Ask HN: Has anyone replaced Claude/GPT with a local model for daily coding?

22 points | by cloudking 2 hours ago ago

4 comments

arjie 27 minutes ago ago

Not “local” and not interactive coding but sharing since it might be helpful. I have 2x RTX Pro 6000 Blackwell running DeepSeek V4 Flash. I get 160 tok/s raw but it’s a reasoning model. For my use case, I have it auto-write code and another system auto-review the code.
I occasionally use it with pi to write some code and it’s blazing fast but it’s mostly habit that keeps me with CC and Codex.
kertoip_1 5 minutes ago ago

Just attach OpenRouter to your coding agent tool and try yourself. All relevant open weight models are there.
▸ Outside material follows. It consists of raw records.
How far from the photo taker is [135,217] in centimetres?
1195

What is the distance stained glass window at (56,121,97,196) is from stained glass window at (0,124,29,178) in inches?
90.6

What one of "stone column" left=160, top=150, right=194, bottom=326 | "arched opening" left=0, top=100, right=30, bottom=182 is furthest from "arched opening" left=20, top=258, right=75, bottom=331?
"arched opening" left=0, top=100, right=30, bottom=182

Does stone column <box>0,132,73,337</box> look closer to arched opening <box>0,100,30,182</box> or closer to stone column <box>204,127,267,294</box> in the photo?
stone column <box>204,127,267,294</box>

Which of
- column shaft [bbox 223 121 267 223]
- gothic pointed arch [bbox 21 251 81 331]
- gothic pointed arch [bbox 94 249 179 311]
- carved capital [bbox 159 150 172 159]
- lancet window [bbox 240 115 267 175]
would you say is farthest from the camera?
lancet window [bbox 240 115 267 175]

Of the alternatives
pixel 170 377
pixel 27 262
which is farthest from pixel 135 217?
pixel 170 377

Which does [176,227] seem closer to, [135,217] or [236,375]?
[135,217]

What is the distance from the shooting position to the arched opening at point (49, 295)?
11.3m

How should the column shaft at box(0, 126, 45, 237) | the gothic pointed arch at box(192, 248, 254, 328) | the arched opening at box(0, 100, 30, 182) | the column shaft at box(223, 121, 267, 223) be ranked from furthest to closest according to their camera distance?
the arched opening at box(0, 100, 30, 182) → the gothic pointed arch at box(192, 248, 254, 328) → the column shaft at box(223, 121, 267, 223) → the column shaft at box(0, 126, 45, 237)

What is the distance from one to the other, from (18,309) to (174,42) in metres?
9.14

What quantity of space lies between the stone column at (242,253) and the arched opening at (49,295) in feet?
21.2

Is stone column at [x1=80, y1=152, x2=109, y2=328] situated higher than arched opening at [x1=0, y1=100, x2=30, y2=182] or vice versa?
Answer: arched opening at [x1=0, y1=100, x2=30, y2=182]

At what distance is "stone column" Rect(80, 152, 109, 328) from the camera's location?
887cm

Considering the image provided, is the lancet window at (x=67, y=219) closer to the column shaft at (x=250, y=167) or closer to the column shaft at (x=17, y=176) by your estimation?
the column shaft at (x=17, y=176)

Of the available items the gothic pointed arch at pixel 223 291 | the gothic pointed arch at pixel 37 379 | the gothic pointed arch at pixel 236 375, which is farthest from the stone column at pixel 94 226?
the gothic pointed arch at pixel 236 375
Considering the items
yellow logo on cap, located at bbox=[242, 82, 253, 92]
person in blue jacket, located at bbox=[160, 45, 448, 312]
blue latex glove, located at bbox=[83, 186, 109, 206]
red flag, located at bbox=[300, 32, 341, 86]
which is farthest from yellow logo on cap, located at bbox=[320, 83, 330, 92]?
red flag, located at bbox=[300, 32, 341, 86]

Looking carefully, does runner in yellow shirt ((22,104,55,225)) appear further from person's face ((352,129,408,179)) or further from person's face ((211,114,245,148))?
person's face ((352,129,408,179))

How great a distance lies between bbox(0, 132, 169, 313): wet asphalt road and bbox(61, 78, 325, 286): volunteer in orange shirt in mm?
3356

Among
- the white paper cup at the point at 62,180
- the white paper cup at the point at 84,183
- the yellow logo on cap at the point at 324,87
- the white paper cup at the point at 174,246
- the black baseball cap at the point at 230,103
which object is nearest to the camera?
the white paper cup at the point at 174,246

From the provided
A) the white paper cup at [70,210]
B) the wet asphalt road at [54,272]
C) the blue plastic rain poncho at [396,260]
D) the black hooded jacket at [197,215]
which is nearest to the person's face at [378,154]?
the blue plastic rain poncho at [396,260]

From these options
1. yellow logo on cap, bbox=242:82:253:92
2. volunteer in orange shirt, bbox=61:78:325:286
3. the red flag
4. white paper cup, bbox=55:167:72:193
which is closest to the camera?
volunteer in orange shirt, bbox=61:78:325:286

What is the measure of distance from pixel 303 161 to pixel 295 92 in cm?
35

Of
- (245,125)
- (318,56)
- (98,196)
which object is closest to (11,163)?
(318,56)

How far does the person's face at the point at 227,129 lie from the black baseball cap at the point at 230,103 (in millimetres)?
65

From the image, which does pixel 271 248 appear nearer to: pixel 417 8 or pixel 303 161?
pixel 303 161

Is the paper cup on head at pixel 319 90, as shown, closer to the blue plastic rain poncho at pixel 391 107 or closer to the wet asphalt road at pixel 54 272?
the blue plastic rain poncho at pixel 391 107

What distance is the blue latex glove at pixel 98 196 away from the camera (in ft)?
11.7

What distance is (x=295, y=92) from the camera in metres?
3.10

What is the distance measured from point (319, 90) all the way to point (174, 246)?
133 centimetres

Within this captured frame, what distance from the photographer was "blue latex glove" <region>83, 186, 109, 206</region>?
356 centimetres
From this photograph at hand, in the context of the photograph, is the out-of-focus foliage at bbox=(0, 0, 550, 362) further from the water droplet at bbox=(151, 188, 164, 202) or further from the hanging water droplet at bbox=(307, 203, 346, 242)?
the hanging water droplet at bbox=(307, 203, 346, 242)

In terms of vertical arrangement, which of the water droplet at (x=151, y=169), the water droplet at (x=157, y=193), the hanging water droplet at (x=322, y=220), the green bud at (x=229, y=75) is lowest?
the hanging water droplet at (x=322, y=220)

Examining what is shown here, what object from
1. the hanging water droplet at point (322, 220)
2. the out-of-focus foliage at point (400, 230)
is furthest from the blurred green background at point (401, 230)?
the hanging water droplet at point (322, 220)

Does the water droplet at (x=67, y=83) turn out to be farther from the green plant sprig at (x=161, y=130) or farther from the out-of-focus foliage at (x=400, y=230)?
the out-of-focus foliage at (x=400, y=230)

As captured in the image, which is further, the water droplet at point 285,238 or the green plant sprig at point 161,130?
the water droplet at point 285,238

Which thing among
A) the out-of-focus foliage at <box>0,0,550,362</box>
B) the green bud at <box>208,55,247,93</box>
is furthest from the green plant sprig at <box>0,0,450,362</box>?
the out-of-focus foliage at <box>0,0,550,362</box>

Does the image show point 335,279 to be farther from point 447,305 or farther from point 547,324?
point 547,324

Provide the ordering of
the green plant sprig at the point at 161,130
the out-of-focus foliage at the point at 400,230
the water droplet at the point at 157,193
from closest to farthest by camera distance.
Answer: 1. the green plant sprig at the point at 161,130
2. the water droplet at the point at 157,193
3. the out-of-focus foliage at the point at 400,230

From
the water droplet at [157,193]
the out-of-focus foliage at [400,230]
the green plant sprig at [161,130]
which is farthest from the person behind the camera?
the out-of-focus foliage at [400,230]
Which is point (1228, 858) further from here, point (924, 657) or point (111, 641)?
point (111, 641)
Every person have different needs and expectations
HappySweeney 16 minutes ago ago

I have an optane and lots of ram, so I tried full-fat models for writing some function overnight, as I get about 0.7 t/s. My current go-to test is to update a scalar function to transpose a bit-matrix to one using avx512. the cloud models all play with that like its nothing. Kimi 2.6 and GLM 5.1 both failed miserably.
tumetab1 27 minutes ago ago

Not yet, tried Gemma 4 on an Apple M4 but the tok/s is significant lower than the cloud offering.
Also,the lack of enterprise tooling to help selected an appropriate model and tooling to run a local LLM does not help.